--- Start of Selected text ---
Here Are 20 Food Items That You Should Never Put In The Refrigerator


Ketchup is cool to be kept in the refrigerator, right? And everybody knows that garlic and onions stay fresher for longer if they are allowed to chill, don’t they? Well, in actual fact, it turns out that many of us have been stacking the shelves of our fridges with all the wrong ingredients. After you finish and reflect on this article about refrigerator management, you will never look at your groceries in quite the same way again.

Image: Sarah Shaffer

20. Bananas lose their appeal

While it may seem like a good idea to place your fresh bunch of bananas straight in the chiller – think twice before you do. If the fruit is still a bit green then refrigerating the bananas will not allow them to yellow and ripen. Instead, they will turn black and go mushy. However, once they are a healthy yellow, racking them in the refrigerator is fine.

Image: Amelia Bartlett

19. Honey is not so sweet

Most of us are sweet on a bit of honey spread onto a warm piece of toast, or perhaps a generous dollop on top of a hearty bowl of porridge. But there are few things more calamitous in the kitchen than honey which has turned granular and gritty. To avoid this horrible fate, keep your honey away from the refrigerator and things should run smoothly.
--- End of Selected text ---
--- Start of Data provided ---
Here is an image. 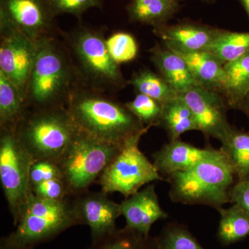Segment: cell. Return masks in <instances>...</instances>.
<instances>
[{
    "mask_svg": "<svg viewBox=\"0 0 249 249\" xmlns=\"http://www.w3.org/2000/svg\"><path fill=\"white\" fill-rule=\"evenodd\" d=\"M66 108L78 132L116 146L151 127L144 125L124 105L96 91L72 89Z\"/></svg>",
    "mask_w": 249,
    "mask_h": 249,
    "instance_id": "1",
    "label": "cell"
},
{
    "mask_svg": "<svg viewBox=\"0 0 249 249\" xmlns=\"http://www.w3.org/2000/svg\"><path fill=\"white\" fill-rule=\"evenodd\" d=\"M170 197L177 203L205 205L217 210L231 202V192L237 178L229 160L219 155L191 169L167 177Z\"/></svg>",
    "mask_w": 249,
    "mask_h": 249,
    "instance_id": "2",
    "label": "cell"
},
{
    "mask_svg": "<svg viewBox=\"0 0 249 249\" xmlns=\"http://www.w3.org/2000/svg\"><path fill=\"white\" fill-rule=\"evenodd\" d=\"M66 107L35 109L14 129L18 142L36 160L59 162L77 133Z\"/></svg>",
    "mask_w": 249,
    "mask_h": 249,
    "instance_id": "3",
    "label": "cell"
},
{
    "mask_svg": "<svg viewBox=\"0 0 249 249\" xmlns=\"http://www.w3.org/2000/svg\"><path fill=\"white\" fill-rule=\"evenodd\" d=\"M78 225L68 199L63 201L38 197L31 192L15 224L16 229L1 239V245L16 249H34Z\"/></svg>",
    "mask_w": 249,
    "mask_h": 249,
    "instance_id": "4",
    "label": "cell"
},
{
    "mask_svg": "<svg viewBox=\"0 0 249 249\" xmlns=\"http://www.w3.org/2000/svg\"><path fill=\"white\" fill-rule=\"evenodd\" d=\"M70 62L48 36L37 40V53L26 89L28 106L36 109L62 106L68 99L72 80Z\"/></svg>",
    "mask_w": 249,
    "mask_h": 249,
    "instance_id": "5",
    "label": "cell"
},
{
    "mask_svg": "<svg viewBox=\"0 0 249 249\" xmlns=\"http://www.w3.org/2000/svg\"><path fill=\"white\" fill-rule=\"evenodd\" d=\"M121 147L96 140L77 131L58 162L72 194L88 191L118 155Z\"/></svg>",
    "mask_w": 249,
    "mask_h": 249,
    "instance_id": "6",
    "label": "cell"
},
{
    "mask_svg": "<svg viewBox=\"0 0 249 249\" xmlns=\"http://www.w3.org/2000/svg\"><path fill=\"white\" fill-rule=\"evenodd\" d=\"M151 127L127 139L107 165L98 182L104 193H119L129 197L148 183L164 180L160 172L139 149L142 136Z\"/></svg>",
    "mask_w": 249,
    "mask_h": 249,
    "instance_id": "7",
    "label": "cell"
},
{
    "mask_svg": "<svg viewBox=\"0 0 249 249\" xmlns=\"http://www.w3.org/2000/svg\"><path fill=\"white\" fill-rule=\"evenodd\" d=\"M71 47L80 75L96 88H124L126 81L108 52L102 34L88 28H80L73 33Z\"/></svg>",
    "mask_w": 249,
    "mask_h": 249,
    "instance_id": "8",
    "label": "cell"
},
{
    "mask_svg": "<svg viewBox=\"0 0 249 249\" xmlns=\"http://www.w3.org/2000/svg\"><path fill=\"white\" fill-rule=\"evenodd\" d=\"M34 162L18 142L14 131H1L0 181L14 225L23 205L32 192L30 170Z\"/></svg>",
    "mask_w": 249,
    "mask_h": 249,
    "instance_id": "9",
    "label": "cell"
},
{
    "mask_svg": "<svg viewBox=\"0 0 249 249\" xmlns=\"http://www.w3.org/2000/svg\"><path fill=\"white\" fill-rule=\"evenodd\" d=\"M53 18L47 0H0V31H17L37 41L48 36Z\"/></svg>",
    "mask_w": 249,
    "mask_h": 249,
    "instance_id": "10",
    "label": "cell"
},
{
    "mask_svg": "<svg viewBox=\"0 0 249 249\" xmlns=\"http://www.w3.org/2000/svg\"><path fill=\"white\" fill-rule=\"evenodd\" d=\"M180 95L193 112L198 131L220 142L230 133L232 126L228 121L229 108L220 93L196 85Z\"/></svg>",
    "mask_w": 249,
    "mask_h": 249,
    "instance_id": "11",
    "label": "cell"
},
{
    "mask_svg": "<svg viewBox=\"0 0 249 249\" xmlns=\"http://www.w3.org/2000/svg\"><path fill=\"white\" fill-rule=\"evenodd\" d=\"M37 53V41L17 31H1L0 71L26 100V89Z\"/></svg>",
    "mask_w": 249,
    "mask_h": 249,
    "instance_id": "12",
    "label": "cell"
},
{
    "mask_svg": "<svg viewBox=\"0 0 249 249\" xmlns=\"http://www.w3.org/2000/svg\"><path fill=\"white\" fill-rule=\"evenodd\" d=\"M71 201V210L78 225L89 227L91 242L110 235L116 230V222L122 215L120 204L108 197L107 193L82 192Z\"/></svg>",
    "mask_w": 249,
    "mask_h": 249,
--- End of Data provided ---
Job 1 = Copy the passage from the article about keeping food out of the refrigerator, from "While it may" up to and including "should run smoothly.".
Job 2 = Continue the article about keeping food out of the refrigerator from the point where it stops.

Final answer 1 =
While it may seem like a good idea to place your fresh bunch of bananas straight in the chiller – think twice before you do. If the fruit is still a bit green then refrigerating the bananas will not allow them to yellow and ripen. Instead, they will turn black and go mushy. However, once they are a healthy yellow, racking them in the refrigerator is fine.

Image: Amelia Bartlett

19. Honey is not so sweet

Most of us are sweet on a bit of honey spread onto a warm piece of toast, or perhaps a generous dollop on top of a hearty bowl of porridge. But there are few things more calamitous in the kitchen than honey which has turned granular and gritty. To avoid this horrible fate, keep your honey away from the refrigerator and things should run smoothly.

Final answer 2 =
Image: Jennifer Pallian

18. Bar chocolate

Want to ruin a perfectly good piece of chocolate? Try sticking your favorite bar on a shelf in the fridge. Leave it long enough, and the confectionary could develop a strange coating once it is exposed to room temperature again. This change in atmosphere may even cause the candy to be adversely altered in texture and taste.

Image: Roberta Sorge

17. Olive oil under a cloud


Foodies should face a dressing down for even thinking about putting olive oil in the fridge. At chilled temperatures, the foodstuff becomes cloudy and its texture turns thicker – almost butter-like in fact. Instead, the best way to store olive oil is in a cool and dark area, otherwise known as a cupboard. It’s like a refrigerator, but you don’t have to plug it in.

Image: Lars Blankers

16. Potatoes are no-nos

The refrigerated storage solution for the humble spud is a real no-no. In fact, shelving them in the icebox could make you seriously sick. It turns out that the starch in potatoes turns to sugar when the vegetables are kept in a fridge climate. And when these cooler-stored taters are cooked by being baked, roasted or fried, a worrying chemical reaction occurs. The refrigerator-generated sugar mixes with an acid to create the chemical acrylamide – a substance considered harmful to humans by the World Health Organization.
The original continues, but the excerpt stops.